Руки мои дрожали. Ноги подгибались. Садиться было некуда: везде, куда ни глянь, по лавкам родня. С кем глазами ни встречусь, — везде читаю смертный приговор.
Сказала другая тетка:
— Коммунистов в Урене раздели, вывели на снег, вели голыми до лесу, там облили водой — и бросили в сугроб. Это, запомни, тебя ожидает.
— Горд ты больно у нас, Сенька, — сказала другая тетка. — Тебе и царь и бог не по нраву. Тебе один Яшка-босяк по нраву. А ты проще живи, не трогай других, и тебя не тронут. Богатый сам по себе, бедный сам по себе. Наш тятенька, а твой дедушка Евграф, и выйдя на волю, своих бар боялся. Тятенька поклонится, бывало, всякому тарантасу, какой по селу проедет. Случалось, что тарантас бывал задернут кожей, но он все-таки кланялся. Я спросила однажды тятеньку: «Ведь барин-то спит. Зачем ты кланяешься?» — «Как зачем, — удивился тятенька, — а в случае барин-то проснется да у кучера и спросит: что, скажет, кланялись ли мне в таком-то селе?» Вот и дожил без тревог до ста лет и ни разу ни с кем не спорил. Вот и бери пример с него.
— Ты у нас выродок, — сказала бабушка. — Читаешь книжки, а дурак дураком. Я тебе скажу: перемена в святоотческом предании, всякое новшество, мало ли оно, велико ли — богу противно.
Я стоял подле лампы, посередине избы, и молчал. Страшно жалко было мать, у нее было искреннее горе, а эти все за себя боялись. Вдруг тенькнуло окошко. Кирпич, брошенный с дороги, пролетел мимо меня и упал в шкафчик с посудой. Осколки стеклянной посуды разлетелись по избе брызгами. Все заахали и попрятались за простенки.
— Вот тебе наука, — сказала бабушка, которая не спряталась. — А придет время — будут в окна и палить.
Я провел ту ночь у соседей. Жизнь дома стала непереносной. И когда вспоминаю об этом сейчас, удивляюсь не косности родных — она понятна и объяснима, — а тому, как легко мы находили в себе силу, толкавшую волю к добру, и беззаветную за него стойкость.
С описанных дней начался новый разгул эсеровского своеволия в волости. На дорогах участились грабежи. Дезертиры и уголовники обирали прохожих. Все это приписывалось нам, конечно.

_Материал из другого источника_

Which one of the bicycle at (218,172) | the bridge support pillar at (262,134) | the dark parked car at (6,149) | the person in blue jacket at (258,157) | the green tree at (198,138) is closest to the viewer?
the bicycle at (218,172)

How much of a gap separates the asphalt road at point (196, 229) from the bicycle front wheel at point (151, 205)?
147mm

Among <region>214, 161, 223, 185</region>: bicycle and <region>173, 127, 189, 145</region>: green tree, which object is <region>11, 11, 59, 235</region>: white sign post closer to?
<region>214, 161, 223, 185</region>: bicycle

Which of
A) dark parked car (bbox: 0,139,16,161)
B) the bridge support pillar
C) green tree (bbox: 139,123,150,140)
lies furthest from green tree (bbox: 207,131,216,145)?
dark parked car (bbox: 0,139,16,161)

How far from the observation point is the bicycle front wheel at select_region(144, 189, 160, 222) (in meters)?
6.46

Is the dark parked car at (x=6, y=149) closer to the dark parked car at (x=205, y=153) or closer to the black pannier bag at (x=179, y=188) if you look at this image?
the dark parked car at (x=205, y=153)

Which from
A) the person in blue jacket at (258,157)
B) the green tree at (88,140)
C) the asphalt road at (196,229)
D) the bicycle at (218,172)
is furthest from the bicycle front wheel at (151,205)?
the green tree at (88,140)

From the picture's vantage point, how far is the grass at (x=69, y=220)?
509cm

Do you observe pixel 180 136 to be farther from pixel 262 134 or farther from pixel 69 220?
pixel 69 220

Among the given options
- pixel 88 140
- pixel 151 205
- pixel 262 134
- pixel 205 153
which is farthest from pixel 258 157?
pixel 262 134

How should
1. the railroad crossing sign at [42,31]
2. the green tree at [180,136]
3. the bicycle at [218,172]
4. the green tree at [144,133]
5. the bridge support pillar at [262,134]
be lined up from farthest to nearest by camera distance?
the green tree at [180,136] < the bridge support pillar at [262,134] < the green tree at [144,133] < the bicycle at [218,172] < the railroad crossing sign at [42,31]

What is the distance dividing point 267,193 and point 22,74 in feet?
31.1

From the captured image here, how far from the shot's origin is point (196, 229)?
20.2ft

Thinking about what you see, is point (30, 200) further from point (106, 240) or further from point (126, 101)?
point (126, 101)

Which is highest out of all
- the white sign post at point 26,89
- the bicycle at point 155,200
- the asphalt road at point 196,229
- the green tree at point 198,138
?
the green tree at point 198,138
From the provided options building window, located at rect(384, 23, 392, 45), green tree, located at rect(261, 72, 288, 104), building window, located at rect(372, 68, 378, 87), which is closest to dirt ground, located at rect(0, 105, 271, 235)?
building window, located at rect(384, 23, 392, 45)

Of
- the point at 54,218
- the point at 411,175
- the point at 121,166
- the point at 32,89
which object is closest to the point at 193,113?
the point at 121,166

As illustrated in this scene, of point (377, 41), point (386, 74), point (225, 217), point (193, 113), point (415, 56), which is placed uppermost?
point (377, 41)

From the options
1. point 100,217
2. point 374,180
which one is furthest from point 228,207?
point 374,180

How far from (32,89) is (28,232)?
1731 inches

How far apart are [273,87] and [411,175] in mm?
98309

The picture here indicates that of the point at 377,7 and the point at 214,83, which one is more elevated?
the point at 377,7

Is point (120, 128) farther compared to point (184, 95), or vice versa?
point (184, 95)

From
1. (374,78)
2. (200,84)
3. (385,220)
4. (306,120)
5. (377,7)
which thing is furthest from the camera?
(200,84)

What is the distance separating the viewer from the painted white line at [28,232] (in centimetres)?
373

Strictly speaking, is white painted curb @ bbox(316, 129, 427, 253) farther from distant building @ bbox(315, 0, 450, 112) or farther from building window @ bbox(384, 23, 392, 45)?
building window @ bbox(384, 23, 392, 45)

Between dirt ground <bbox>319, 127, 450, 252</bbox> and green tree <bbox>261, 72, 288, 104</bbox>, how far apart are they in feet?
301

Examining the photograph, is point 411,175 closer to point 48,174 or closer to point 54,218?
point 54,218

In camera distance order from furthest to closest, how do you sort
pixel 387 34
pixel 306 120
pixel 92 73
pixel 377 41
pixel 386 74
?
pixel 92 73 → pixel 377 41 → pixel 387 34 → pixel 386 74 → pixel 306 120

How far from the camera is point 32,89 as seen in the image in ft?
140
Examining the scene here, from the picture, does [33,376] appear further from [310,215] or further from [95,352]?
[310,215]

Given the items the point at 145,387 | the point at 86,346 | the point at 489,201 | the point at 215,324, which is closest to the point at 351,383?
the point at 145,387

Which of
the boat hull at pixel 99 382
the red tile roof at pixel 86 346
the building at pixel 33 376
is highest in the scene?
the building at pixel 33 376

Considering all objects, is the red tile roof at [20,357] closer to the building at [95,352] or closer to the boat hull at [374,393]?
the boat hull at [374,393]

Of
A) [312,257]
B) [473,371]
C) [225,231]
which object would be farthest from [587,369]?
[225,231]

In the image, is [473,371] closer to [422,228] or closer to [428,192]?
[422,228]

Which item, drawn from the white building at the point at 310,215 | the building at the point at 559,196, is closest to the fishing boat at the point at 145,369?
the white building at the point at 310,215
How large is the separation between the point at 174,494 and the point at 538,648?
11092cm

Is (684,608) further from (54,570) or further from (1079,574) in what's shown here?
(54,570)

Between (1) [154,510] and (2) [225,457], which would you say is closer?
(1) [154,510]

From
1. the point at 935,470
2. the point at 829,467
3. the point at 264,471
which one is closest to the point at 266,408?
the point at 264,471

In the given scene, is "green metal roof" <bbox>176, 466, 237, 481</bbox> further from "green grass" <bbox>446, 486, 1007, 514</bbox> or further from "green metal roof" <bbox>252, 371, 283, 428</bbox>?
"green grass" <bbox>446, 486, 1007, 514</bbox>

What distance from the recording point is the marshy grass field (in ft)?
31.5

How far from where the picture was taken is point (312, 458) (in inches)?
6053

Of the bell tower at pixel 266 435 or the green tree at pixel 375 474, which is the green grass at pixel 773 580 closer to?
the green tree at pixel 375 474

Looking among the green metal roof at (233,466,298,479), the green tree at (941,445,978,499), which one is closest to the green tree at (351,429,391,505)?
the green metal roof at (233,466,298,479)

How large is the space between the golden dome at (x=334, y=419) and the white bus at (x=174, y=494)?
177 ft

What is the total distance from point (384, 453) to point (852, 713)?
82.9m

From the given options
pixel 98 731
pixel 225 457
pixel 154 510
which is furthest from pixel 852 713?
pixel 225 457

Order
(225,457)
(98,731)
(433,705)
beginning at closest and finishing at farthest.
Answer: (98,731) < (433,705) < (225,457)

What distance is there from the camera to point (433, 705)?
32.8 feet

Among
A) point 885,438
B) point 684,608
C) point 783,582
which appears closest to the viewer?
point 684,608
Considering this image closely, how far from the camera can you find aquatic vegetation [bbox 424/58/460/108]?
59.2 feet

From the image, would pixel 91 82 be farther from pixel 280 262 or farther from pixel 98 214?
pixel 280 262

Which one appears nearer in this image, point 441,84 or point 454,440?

Агафьюшка бегала теперь с сапогом на шее и кричала:
— Караул! Ограбили! Грядеть тать в нощи!
Сколько было тогда наговорено вранья о комбедах, о последних днях советской власти, о гибели мира и человечества, того не пересказать в специальном томе. Старухи шили саваны и запасались гробами, ожидая со дня на день «страшного суда». Но только последующие события показали нам действительно страшные дни, и мы узнали, что и Агафьюшка со своим багажом входила, не по своей воле, конечно, в арсенал эсеровского мятежа.
СУХОДОЛЬСКИЙ ЦАРЬ
Где ты, конь мой, сабля золотая,
Косы полонянки молодой?
Дым орды за Волгою растаял,
За рекой седой.
Тихонов
Это случилось в конце золотого августа. Стоял веселый солнечный день, чуть-чуть холодноватый, но уж очень приятный и ядреный.
На базар в Дымилово всегда съезжался народ с шести волостей. Площадь была полна народу. И народ больше судачил, собираясь в толпы, чем занимался торговлей. Возбуждение было огромное. Смотришь, в трактире склонились над стаканами с морковным чаем два бородача в тулупах, шепчутся, оглядываются, осеняют себя крестным знаменьем. Другие из чайников пьют самогон, а потом бранятся у возов. Третьи в частных домах, у шинкарок, сидят компаниями. Открыто раздавались вражьи голоса: «Торговля ломаного гроша не стоит. Ни купить нельзя, ни продать нельзя. И товар хорош, и цена веселая, а душа с телом в раздоре, душа не веселится. Весь хлеб забрали, хоть подымай руки к небу».
Надо сказать, что местами были большие ошибки при учете хлеба. Задевали и середняка. Очищали и его амбары сплошь в надежде, что он, «наверное, припрятал». Так и говорили учетчики:
— Ну, хозяин, это все, что мы нашли, заберем, а все остальное, что ты припрятал где-нибудь, оставь себе.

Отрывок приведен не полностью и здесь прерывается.